However, new research shows that choosing the cheapest option is not necessarily the best solution, indicating that even a slightly wavy room at cost can provide more social, environmental and politically consistent results.
The recently published paper in the Jar Journal relies on the work of Neha Patankar, an assistant professor at Binghamton University. NehaPatankar uses a technique called modeling to generate alternatives (MGAs) for systematically mapping economically and technically viable planning strategies and their trade-offs.
Collaborators for the new paper include researchers from the Delft Institute of Technology (Netherlands), UIT (Norwegian Arctic University, Denmark Institute of Technology, Princeton University, Technisch University Berlin and the University of Oslo.

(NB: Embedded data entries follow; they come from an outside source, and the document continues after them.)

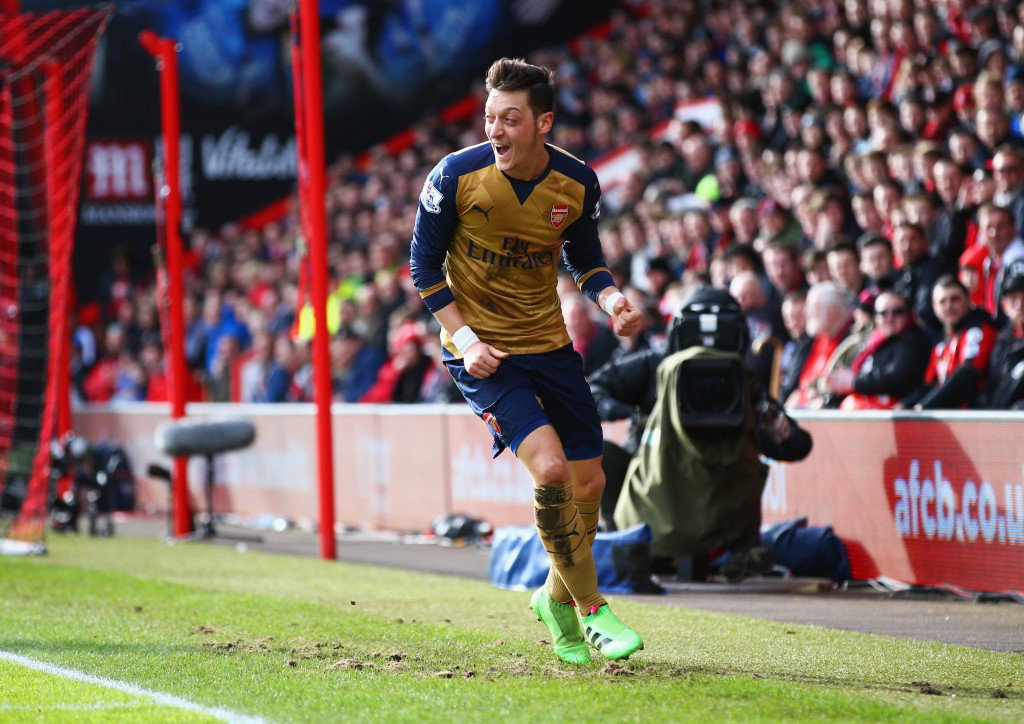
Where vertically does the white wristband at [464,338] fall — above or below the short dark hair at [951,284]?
below

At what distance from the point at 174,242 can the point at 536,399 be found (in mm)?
7749

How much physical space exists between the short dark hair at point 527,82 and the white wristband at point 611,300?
2.55 ft

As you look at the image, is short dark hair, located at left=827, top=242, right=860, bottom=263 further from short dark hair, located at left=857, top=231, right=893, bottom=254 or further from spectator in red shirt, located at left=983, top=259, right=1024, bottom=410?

With the growing number of power generation options, from fossil fuels and nuclear to solar, wind and hydroelectric power, determining the right combination of technologies is a complex challenge, not just choosing the lowest-cost option.

Credit: Joule (2025). doi:10.1016/j.joule.2025.102144
“Even a small mitigation of the total system cost of just 2% can lead to a fundamentally different technology portfolio to meet the increased electricity demand,” says Patanker, a faculty member of the Faculty of Systems Science and Industrial Engineering in Thomas J. Watson Engineering and Applied Sciences. “It emphasizes that so-called ‘cost-optimized’ solutions are very sensitive to uncertainty assumptions and can only provide false certainty. ”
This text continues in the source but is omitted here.